For the "typeu" draft I hope that section 1.3 will NOT be removed.  If it
could be a distraction for implementors maybe move this to an appendix,
but please keep it, same idea as for the appendices in RFC 5198.

I'm surprised that TYPE became "less used" by the late 1980s, because all
troubles I ever had with FTP were caused by a missing "binary" or similar
command, when the default TYPE A turned out to be unsuited for binaries,
and from my POV unnecessary for text files -- my favourite text editor is
an XEDIT-clone and can handle any input line end or tab style.  Of course
I recall only miserable "missing TYPE I" failures, and not any cases were
it worked automatically (as mentioned in section 1.3).
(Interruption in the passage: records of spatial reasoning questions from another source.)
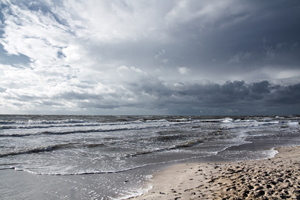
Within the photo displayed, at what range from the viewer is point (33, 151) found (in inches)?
448

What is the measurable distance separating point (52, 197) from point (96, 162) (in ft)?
12.5

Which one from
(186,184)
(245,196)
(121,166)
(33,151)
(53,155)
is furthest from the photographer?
(33,151)

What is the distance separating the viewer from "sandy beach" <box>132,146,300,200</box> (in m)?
4.58

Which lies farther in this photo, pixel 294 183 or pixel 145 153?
pixel 145 153

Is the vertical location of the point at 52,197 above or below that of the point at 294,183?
below

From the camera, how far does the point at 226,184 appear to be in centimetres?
538

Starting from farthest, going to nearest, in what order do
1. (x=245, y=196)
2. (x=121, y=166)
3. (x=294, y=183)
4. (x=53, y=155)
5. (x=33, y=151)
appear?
1. (x=33, y=151)
2. (x=53, y=155)
3. (x=121, y=166)
4. (x=294, y=183)
5. (x=245, y=196)

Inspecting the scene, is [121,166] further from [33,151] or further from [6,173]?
[33,151]

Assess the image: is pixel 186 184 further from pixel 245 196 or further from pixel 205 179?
pixel 245 196

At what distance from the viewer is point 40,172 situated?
743 centimetres

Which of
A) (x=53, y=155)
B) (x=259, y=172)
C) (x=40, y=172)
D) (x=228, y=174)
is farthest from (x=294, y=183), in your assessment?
(x=53, y=155)

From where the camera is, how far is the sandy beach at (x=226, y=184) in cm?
458

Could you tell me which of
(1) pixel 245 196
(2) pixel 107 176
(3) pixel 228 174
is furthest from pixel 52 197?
(3) pixel 228 174

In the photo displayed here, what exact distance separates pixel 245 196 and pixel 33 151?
40.4ft
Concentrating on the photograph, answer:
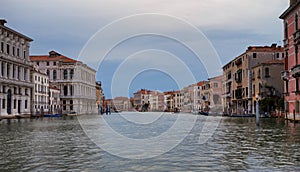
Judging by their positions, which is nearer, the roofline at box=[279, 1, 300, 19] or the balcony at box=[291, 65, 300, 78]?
the balcony at box=[291, 65, 300, 78]

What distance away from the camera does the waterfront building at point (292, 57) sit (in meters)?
29.8

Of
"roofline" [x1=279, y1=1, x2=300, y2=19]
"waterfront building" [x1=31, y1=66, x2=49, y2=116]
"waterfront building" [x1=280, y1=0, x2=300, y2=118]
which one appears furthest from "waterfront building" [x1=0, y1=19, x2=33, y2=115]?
"waterfront building" [x1=280, y1=0, x2=300, y2=118]

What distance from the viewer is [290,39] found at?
31.9 meters

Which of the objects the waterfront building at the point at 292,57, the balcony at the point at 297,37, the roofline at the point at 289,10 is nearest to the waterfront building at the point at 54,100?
the waterfront building at the point at 292,57

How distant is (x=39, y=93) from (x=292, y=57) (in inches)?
1551

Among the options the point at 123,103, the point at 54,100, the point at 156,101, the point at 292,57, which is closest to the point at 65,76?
the point at 54,100

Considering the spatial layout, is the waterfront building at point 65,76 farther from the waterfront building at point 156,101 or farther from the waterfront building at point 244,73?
the waterfront building at point 156,101

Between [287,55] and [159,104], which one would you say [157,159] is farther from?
[159,104]

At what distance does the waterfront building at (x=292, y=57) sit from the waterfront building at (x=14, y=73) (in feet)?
97.0

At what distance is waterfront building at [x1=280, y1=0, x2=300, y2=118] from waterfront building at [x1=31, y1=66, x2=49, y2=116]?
3367cm

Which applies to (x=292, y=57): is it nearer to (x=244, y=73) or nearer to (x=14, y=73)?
(x=244, y=73)

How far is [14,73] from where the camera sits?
48.3 m

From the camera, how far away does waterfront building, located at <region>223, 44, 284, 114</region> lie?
53.6 m

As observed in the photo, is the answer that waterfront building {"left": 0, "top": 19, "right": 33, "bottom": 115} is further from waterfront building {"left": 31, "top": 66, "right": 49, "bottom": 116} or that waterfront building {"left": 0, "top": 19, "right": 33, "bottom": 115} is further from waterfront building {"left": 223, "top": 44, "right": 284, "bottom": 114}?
waterfront building {"left": 223, "top": 44, "right": 284, "bottom": 114}
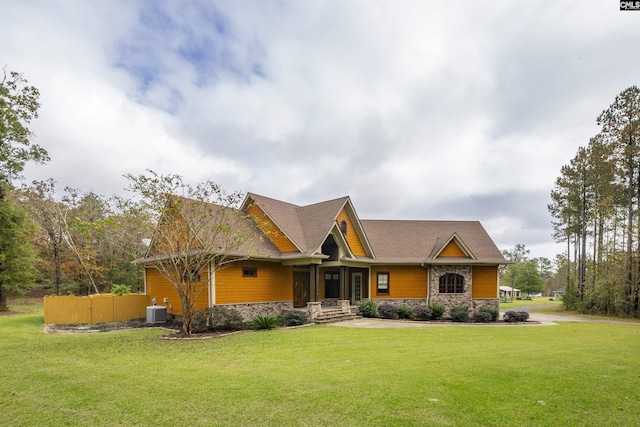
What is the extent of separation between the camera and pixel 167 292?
55.9 feet

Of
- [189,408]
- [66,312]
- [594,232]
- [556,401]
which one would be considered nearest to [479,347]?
[556,401]

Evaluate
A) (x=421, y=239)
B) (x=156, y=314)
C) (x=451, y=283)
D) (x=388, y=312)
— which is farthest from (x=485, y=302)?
(x=156, y=314)

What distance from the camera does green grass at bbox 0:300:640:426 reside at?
4.56m

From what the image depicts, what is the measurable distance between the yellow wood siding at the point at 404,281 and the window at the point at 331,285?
2153 mm

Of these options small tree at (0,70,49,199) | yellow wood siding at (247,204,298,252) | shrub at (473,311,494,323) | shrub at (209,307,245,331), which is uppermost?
small tree at (0,70,49,199)

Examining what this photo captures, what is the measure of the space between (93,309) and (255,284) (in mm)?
7598

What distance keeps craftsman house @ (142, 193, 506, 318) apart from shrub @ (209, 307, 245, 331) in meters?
1.42

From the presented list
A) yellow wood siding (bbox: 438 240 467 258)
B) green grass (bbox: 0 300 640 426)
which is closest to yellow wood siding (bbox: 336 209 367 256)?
yellow wood siding (bbox: 438 240 467 258)

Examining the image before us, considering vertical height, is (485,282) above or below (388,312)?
above

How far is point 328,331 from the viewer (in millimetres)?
12625

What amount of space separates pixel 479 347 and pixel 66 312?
1687 centimetres

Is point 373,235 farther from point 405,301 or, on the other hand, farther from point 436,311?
point 436,311

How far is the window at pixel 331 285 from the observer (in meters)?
20.6

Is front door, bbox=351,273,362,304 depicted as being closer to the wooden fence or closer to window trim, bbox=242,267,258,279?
window trim, bbox=242,267,258,279
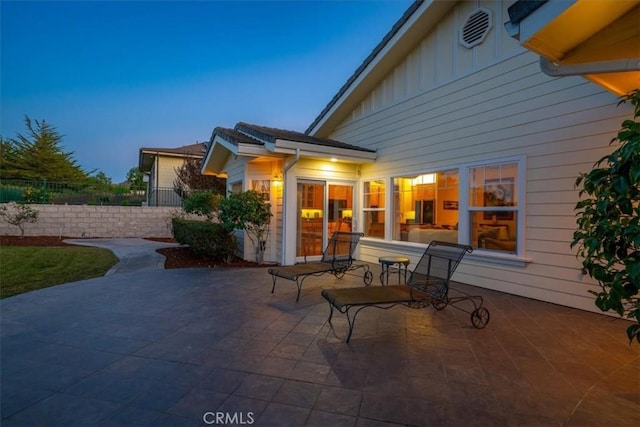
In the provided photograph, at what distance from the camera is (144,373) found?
2.66 metres

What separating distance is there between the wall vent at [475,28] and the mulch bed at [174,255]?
6.96 meters

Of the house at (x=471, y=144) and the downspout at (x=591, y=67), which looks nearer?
the downspout at (x=591, y=67)

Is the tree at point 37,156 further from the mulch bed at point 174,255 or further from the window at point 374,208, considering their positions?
the window at point 374,208

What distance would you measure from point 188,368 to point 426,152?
6445 mm

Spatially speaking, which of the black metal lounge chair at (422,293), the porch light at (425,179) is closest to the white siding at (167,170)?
the porch light at (425,179)

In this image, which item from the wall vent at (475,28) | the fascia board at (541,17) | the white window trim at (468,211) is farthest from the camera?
the wall vent at (475,28)

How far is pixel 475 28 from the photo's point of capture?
6.23 metres

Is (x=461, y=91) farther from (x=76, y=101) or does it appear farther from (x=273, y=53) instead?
(x=76, y=101)

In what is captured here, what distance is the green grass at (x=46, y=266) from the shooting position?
5770 millimetres

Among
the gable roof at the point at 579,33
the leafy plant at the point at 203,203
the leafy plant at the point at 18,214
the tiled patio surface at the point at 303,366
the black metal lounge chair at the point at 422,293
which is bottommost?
the tiled patio surface at the point at 303,366

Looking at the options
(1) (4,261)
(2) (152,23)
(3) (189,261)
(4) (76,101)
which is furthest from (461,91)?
(4) (76,101)

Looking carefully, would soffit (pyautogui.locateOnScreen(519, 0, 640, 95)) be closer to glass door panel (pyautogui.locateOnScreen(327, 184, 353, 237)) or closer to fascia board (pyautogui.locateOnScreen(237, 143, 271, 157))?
fascia board (pyautogui.locateOnScreen(237, 143, 271, 157))

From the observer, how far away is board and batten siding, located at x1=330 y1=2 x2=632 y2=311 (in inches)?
183

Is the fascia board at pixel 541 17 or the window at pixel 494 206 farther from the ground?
the fascia board at pixel 541 17
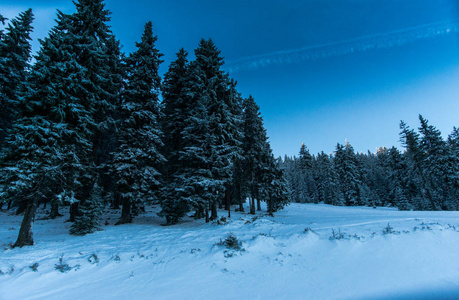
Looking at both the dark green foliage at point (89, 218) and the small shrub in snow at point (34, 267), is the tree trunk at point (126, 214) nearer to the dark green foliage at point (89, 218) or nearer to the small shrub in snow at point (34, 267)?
the dark green foliage at point (89, 218)

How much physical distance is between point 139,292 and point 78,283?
7.22 ft

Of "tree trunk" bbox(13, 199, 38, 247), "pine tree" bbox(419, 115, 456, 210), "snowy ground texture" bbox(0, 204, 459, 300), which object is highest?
"pine tree" bbox(419, 115, 456, 210)

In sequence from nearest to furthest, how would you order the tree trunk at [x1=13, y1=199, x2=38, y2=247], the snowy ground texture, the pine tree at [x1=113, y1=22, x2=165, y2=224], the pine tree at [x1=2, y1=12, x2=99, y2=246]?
the snowy ground texture
the tree trunk at [x1=13, y1=199, x2=38, y2=247]
the pine tree at [x1=2, y1=12, x2=99, y2=246]
the pine tree at [x1=113, y1=22, x2=165, y2=224]

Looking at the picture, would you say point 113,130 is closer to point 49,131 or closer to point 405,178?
point 49,131

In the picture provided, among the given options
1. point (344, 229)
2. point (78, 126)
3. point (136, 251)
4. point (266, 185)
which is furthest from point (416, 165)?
point (78, 126)

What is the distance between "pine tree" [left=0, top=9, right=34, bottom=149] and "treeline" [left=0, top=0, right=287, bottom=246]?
10 centimetres

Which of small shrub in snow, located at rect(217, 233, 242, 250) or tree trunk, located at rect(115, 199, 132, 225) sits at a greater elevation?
tree trunk, located at rect(115, 199, 132, 225)

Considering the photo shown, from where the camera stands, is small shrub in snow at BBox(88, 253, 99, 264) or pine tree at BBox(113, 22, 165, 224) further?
pine tree at BBox(113, 22, 165, 224)

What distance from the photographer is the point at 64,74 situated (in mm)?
11852

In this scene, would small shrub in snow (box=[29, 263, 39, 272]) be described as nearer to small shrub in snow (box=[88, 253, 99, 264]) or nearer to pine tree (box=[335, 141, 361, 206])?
small shrub in snow (box=[88, 253, 99, 264])

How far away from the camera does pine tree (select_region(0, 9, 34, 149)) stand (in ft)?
62.4

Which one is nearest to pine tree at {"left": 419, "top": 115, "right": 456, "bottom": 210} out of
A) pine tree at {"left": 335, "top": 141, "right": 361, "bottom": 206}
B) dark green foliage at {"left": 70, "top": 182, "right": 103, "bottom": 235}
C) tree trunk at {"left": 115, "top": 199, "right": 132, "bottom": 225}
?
pine tree at {"left": 335, "top": 141, "right": 361, "bottom": 206}

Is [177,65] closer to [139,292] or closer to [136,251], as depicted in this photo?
[136,251]

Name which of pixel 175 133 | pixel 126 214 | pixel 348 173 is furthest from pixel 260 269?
pixel 348 173
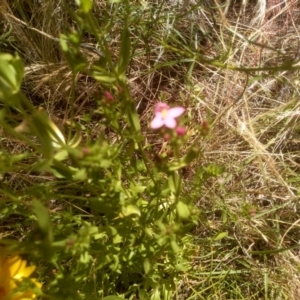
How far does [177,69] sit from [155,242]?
68 centimetres

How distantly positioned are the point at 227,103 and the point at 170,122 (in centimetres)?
79

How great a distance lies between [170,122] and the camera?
0.92m

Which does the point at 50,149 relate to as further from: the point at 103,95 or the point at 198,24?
the point at 198,24

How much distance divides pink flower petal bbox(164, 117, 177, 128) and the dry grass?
572 mm

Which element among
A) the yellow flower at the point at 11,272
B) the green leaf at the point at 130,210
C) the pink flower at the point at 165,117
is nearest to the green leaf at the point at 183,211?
the green leaf at the point at 130,210

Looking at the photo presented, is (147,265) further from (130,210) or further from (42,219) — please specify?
(42,219)

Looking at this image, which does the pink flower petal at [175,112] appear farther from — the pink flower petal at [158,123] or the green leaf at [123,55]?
the green leaf at [123,55]

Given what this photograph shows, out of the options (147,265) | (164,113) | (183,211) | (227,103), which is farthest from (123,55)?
(227,103)

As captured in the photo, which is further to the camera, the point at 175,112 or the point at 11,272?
the point at 11,272

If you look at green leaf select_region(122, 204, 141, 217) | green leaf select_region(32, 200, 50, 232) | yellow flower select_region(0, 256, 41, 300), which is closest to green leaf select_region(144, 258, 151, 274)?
green leaf select_region(122, 204, 141, 217)

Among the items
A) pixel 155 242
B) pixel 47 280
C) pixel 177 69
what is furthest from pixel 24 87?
pixel 155 242

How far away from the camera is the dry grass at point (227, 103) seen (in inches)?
61.4

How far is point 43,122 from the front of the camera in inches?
37.1

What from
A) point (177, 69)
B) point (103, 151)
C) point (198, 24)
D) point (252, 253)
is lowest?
point (252, 253)
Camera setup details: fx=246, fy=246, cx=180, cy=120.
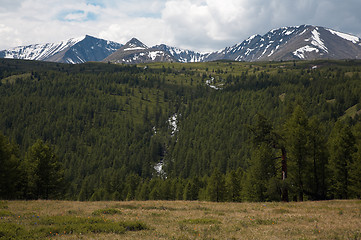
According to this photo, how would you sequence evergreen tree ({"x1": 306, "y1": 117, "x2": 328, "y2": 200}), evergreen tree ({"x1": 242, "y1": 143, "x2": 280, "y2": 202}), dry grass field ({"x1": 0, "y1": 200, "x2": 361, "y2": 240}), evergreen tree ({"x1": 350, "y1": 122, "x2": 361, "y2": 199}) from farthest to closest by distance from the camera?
evergreen tree ({"x1": 242, "y1": 143, "x2": 280, "y2": 202})
evergreen tree ({"x1": 306, "y1": 117, "x2": 328, "y2": 200})
evergreen tree ({"x1": 350, "y1": 122, "x2": 361, "y2": 199})
dry grass field ({"x1": 0, "y1": 200, "x2": 361, "y2": 240})

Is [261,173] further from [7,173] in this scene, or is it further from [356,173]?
[7,173]

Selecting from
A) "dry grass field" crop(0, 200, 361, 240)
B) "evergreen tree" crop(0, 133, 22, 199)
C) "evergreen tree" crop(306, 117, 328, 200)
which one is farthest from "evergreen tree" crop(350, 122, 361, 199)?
"evergreen tree" crop(0, 133, 22, 199)

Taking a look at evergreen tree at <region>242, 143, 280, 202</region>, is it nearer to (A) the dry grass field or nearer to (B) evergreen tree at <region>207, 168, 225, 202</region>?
(B) evergreen tree at <region>207, 168, 225, 202</region>

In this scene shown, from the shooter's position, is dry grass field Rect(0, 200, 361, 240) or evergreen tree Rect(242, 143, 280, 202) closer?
dry grass field Rect(0, 200, 361, 240)

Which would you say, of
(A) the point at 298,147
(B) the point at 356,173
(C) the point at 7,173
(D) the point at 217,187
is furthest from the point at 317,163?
(C) the point at 7,173

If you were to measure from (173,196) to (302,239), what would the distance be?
8121 centimetres

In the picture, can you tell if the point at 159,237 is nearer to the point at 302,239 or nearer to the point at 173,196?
the point at 302,239

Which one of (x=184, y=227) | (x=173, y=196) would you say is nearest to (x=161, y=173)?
(x=173, y=196)

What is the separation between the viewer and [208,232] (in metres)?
14.7

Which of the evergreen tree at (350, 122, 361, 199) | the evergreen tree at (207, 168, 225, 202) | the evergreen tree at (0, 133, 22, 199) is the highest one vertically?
the evergreen tree at (350, 122, 361, 199)

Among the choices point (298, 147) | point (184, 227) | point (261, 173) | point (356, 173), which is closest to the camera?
point (184, 227)

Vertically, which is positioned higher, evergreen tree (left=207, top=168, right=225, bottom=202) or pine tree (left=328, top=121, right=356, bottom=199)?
pine tree (left=328, top=121, right=356, bottom=199)

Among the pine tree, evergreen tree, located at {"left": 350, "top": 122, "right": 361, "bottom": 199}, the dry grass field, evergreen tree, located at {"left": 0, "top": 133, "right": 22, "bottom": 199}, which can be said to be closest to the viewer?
the dry grass field

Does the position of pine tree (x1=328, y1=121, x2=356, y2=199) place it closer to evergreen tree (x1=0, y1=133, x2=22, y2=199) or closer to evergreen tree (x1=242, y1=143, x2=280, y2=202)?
evergreen tree (x1=242, y1=143, x2=280, y2=202)
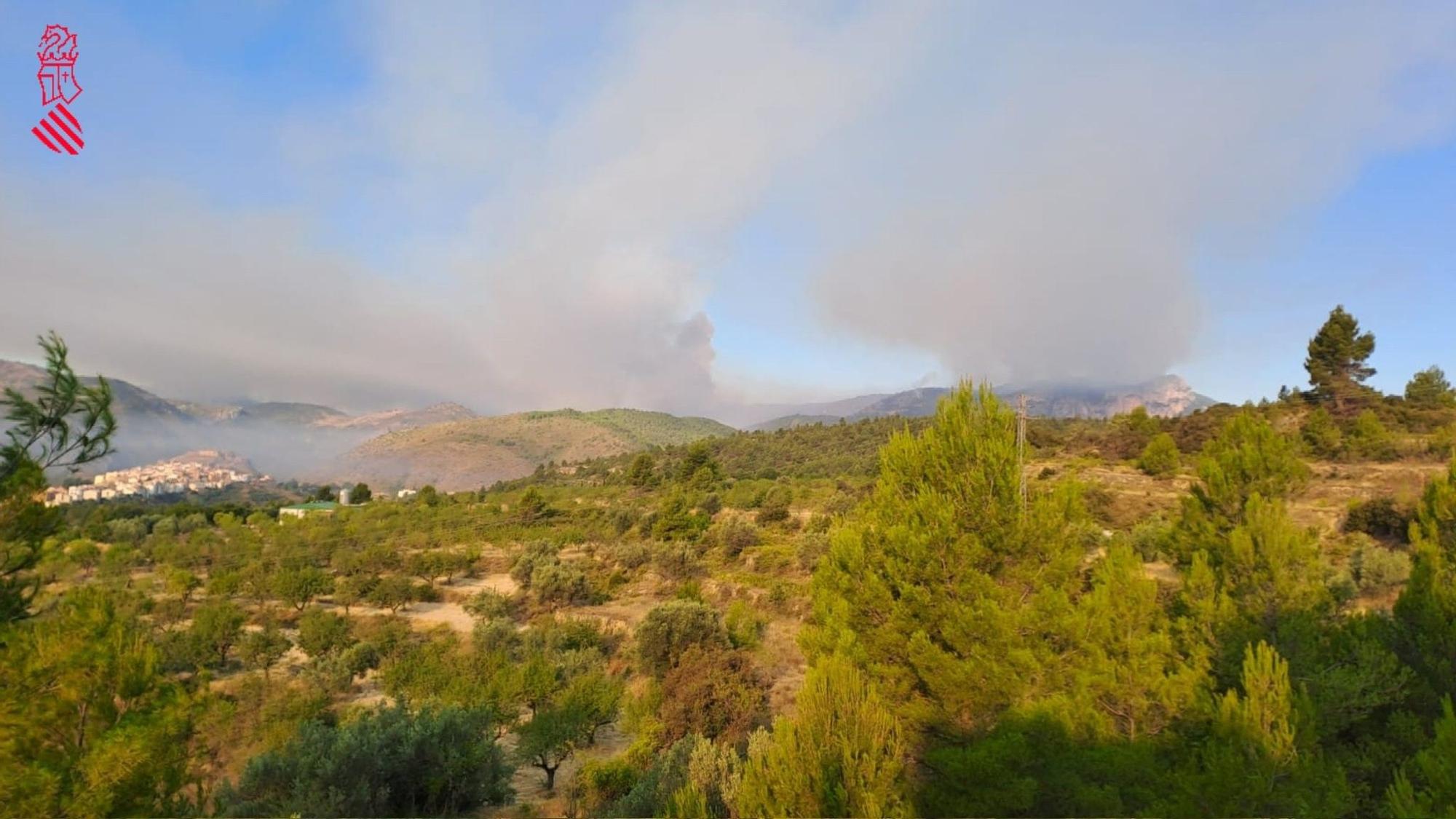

In section 2.1 TYPE L was news for me:  So the "typecode" in FTP URIs
does not only add a somewhat obscure D, it also removes an obscure L.
RFC 959 says it stands for "LOCAL TYPE", and the draft says "logical",
is that as it should be?

The next surprise was that my recipe "always use binary" could fail for
servers, which MAY reject any TYPE excluding A.  Checking RFC 959 that's
the case, but RFC 959 also "recommends" (lower case in old RFC) to offer
TYPE I in 3.1.1.3.  It would be clearer if the draft translates this to
the current style of "mustard" (SHOULD or RECOMMENDED).

There is no logical difference between "MAY reject" and "SHOULD support,
and MAY reject", but for readers the latter is hopefully clearer -- and
I think the "recommended" in RFC 959 would back it.

The next interesting point for me was the RFC 5198 profile in section 3,
I didn't know (back when RFC 5198 was a draft) that there would be any
"profiles", I considered it as the final word of the IETF wrt UTF-8 in
Internet protocols.  Now it turns out to be not as simple as I thought.

And I'm not sure that I understand it correctly:  Some characters are
discouraged in RFC 5198, but now permitted for FTP in the draft.  That
(mostly) affects most control codes in RFC 5198 section 2 clause 3, and
"SHOULD be avoided" matches "discouraged".  The exception for SPace was
fixed in an erratum, leaving CR or LF or FF as exceptions in RFC 5198.

Appendix B explains the discouraged BEL, BS, HT, VT, and FF (again).
The "bare LF" barely escapes the "SHOULD be avoided" in RFC 5198, and
I guess that 0x00..0x0C + 0x0E..0x1F + 0x7F are now on the "permitted"
side wrt the "typeu" draft.  If I got this wrong it might be only me,
or an issue in section 3 of the draft.

Apparently 0x0D (CR) is still only permitted in CRLF and still MUST NOT
occur outside of CRLF or CR+NUL, because the draft does not say that it
overrules a "MUST NOT" in RFC 5198.

That leaves 0x80..0x9F, first listed as "SHOULD be avoided" like other
control codes in RFC 5198.  Two statements later and still in section 2
clause 3 0x80..0x9F are caught by a "MUST NOT appear".  That's not only
discouraged, that's verboten:  Does the "typeu" draft stick to RFC 5198
wrt C1 controls, or are they now permitted?

I'm not sure if it helps, but IIRC C1 conrols have 7bit representations
ESC+d2c(c2d(x)-128+64), e.g., CSI (0x9B) can be given as ESC+'[' (0x5B)
in some 7bit encodings -- but that's of course ancient ISO 2022 history
and not the topic of "typeu".  Maybe permit C1 controls explicitly in
the draft, if there is no good reason to treat NEL and CSI completely
different from BEL and ESC.

RFC 5198 discusses the telnet IAC character.  The only case where I met
this beast is in FTP, getting rid of an (erroneous) file or directory
with 0xFF in its name required to send 0xFF twice.  I had to hardcode
this oddity in <http://purl.net/xyzzy/src/ftpsynch.rex> (and the very
similar classic REXX ftpsynch.cmd), but can't tell when I last needed
this -- years ago, both REXX FTP scripts would never create such names.

If that is as it should be (= not only bad luck with an odd FTP server)
please mention it somewhere in the draft.  RFC 1123 lists it in section
3.2.6 (with a reference to RFC 854 page 13), and maybe RFC 1123 should
belong to the normative references in the draft.